Pouvons-nous, devons-nous enseigner l'histoire aux enfants? Et dans l'affirmative, quel sera l'esprit des ouvrages qui en contiendront les notions, la méthode des maîtres qui les accompagneront? L'opportunité de cette instruction se présente sous deux aspects : les circonstances de l'âge, l'utilité d'un enseignement historique. D'une part, la période ordinairement consacrée à l'éducation infantile permet-elle d'aborder l'étude de l'histoire : 1 - sans dogmatisme ; 2 - sans prématurité ; 3 - sans propagande ; 4 - sans mensonge. D'autre part, quel peut être, au regard de l'avenir de l'enfant, l'avantage de l'enseignement de l'histoire : 1 - en tant que facteur du développement de ses facultés ; 2 - en tant que document pratique ; 3 - comme élément de culture générale. Enfin, comment, dans le milieu restrictif de l'école officielle, devons-nous mettre l'enfant en présence de l'histoire?...".
C'est à travers l'observation critique des manuels scolaires consacrés aux cours d'histoire que Stephen MAC SAY perçoit le contenu de l'enseignement diffusé. La mise en avant de l'Histoire comme étant l'histoire des batailles et des guerres, de lignées de royautés et de républiques, avec toute la galerie de personnages historiques aux biographies sommaires, éclate évidemment lorsque nous lisons ces manuels. Ces guerres et ces luttes "au sommet" pourrait-on écrire occupent le plus clair de l'espace de ceux-ci, notamment ceux produits avant les années 1970, dans une présentation chronologique, avec sa temporalité parfois abrupte. C'est pratiquement la raison d'État qui guide la rédaction de tels manuels, du moins en France comme en Russie, pour prendre les pays étudiés par l'auteur. Bien entendu, des tendances s'opposent à cette raison d'État, parmi le corps même des enseignants chargés de transmettre l'Histoire officielle : "L'école d'État - qui, de nos jours, se complique d'une école de classe - enseigne non pas l'histoire (en ce qu'elle peut avoir de consciencieux et de loyal), mais une histoire faite pour les besoins et les services de sa cause et la consolidation du privilège régnant. Réussir à écarter l'histoire de l'école apparaît comme un des plus beaux triomphes de la cause de l'enfant. Mais l'État y est trop attaché par ses intérêts pour se laisser dessaisir (...)." Les manuels scolaires, partiaux ouvrages déformateurs, sont des instruments de propagande nationaliste. Il existe d'heureuses tentatives d'une histoire internationale, mais qui restent seulement des tentatives qui n'entrent pas dans les programmes officiels. Opposé finalement à l'enseignement de l'histoire, du moins avant la quatorzième année de l'enfant, l'auteur termine toutefois par une sorte d'appel à expurger les manuels scolaires de scories guerrières, de tout ce qui relève "d'un patriotisme étroit, vaniteux et agressif" et de toutes les exaltations militaires, de façon à présenter une Histoire constructive.
On peut dire que l'histoire des manuels suit plus ou moins cette recommandation. Il y a tout un monde entre la manière dont l'histoire était enseignée sous la IIIe République, et même la IVe, et aujourd'hui. Par contre, c'est toujours dès un jeune âge que l'Histoire continue d'être enseignée
Laurence De COCK, professeure d'histoire/géographique au Lycée de Nanterre et Emmanuelle PICARD, chargée de recherche au Service d'Histoire de l'Éducation, avec La fabrique scolaire de l'histoire (2009), reprennent, avec d'autres auteurs, un certain nombre de thèmes soulevés par Stephen MAC SAY, en se concentrant sur une période très récente (grosso modo les cinquante dernières années), non sans rappeler des éléments historiques qui fondent la spécificité française en matière de politique éducative d'État.

- **Informations fournies**
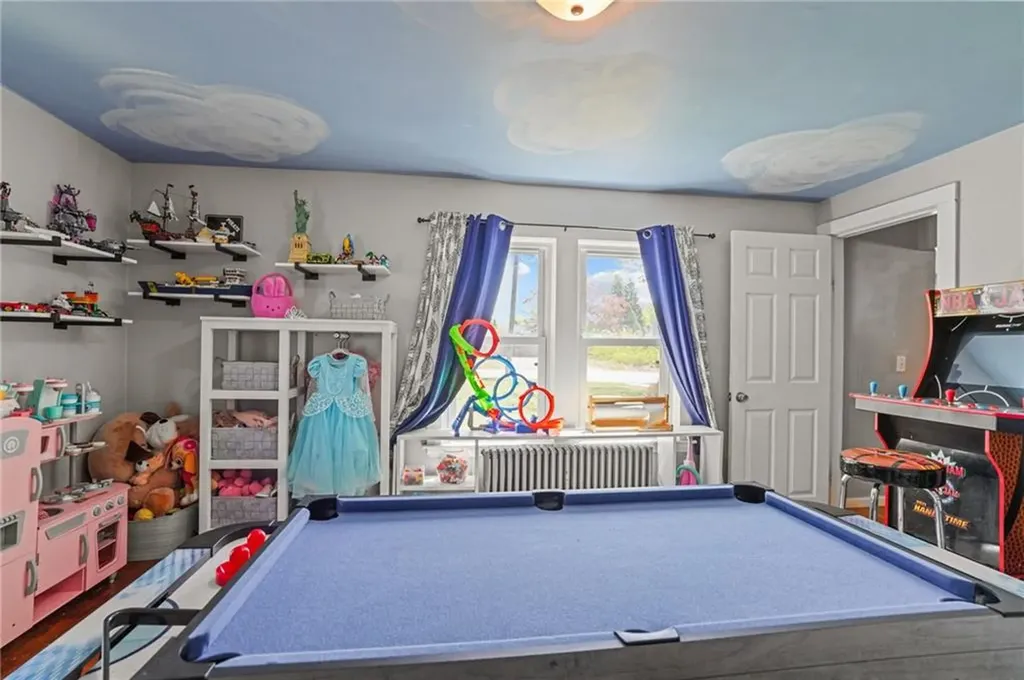 45 Inman Avenue Warwick RI 02886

- **Vérifier sa compréhension**
[1] Extrayez du texte sur l'enseignement de l'histoire aux enfants tout ce qui va de « On peut dire » jusqu'à « politique éducative d'État. ».
[2] Prolongez le texte sur l'enseignement de l'histoire aux enfants au-delà de sa dernière phrase.

- **Réponses attendues**
[1]
On peut dire que l'histoire des manuels suit plus ou moins cette recommandation. Il y a tout un monde entre la manière dont l'histoire était enseignée sous la IIIe République, et même la IVe, et aujourd'hui. Par contre, c'est toujours dès un jeune âge que l'Histoire continue d'être enseignée
Laurence De COCK, professeure d'histoire/géographique au Lycée de Nanterre et Emmanuelle PICARD, chargée de recherche au Service d'Histoire de l'Éducation, avec La fabrique scolaire de l'histoire (2009), reprennent, avec d'autres auteurs, un certain nombre de thèmes soulevés par Stephen MAC SAY, en se concentrant sur une période très récente (grosso modo les cinquante dernières années), non sans rappeler des éléments historiques qui fondent la spécificité française en matière de politique éducative d'État.

[2]
Pour ce qui est de la IVe République, nous pouvons lire avec profit la contribution de Brigitte GAIT, qui va dans le même sens. Rappelons que le manuel scolaire et plus généralement l'enseignement de l'histoire est nulle par ailleurs plus centralisé qu'en France et ce depuis pratiquement le début du XIXe siècle, alors que dans beaucoup d'autres pays, cet enseignement est, soit diversifié suivant les établissements scolaires, soit différents suivant les localités (autonomie de certains régions, spécificité de traditions confessionnelles...)... La France est en outre, comme le rappelle Laurence de COCK, l'un des seuls où l'histoire est enseignée de l'école primaire au lycée sans discontinuité. Il existe également une évolution qui s'accélère depuis une dizaine d'années en France, dont il faut avoir à l'esprit : les manuels scolaires deviennent non des ouvrages complets de l'enseignement à effectuer mais de plus en plus des supports didactiques pour les enseignants.
Dans une préface de Suzanne CITRON comme dans un avant-propos de Laurence de COCK apparaissent la diversité d'historiographie et la succession de tendances opposées dans la présentation de l'histoire. Les enjeux institutionnels changent et suivant les tendances dominantes au Ministère de l'Éducation Nationale, les manuels scolaires, les directives d'académie mettent l'accent (ou même ordonnent) sur tels ou tels aspects de l'Histoire à enseigner en priorité. La fabrique scolaire de l'histoire examine dans le détail l'histoire scolaire française en montrant ses spécificités avant de se concentrer sur la place des acteurs du passé dans l'histoire enseignée. L'ouvrage présente ensuite l'impact des demandes mémorielles sur un système scolaire devenu poreux aux débats publics, et enfin la toile de fond, européenne et de mondialisation, des très récentes évolutions de l'écriture de l'histoire.
Emmanuelle PICARD expose le cadre réglementaire de la fabrique scolaire de l'histoire qui "se voit assigner (dès l'origine - 1802!) une fonction politique centrale dans la formation des futures élites.
A partir de la Restauration, le contenu enseigné devient un enjeu de débat. Dans un contexte de réaffirmation dynastique, le pouvoir souligne ainsi combien le présent s'inscrit dans la continuité historique et doit se lire comme un aboutissement. Cette thématique de la continuité, qui permet en particulier de dépasser les oppositions et les ruptures, pour reconstruire le fil d'une histoire commune, s'impose définitivement avec la Monarchie de Juillet, qui veut réaliser la synthèse de l'Ancien Régime et de la Révolution. Cette vision syncrétiste permet d'intégrer l'épisode révolutionnaire et ses apports dans le nouveau régime et offre la possibilité de réconcilier des mémoires antagonistes. On retrouve la même linéarité dans le projet politique de la IIIe République, et on peut encore le lire en filigrane dans les programmes actuels. L'histoire, dans un processus de démocratisation et de massification scolaire, devient alors un puissant instrument d'intégration nationale des différents groupes sociaux." En France, et plus que dans les autres pays, l'histoire est un objet de politique et de politique scolaire.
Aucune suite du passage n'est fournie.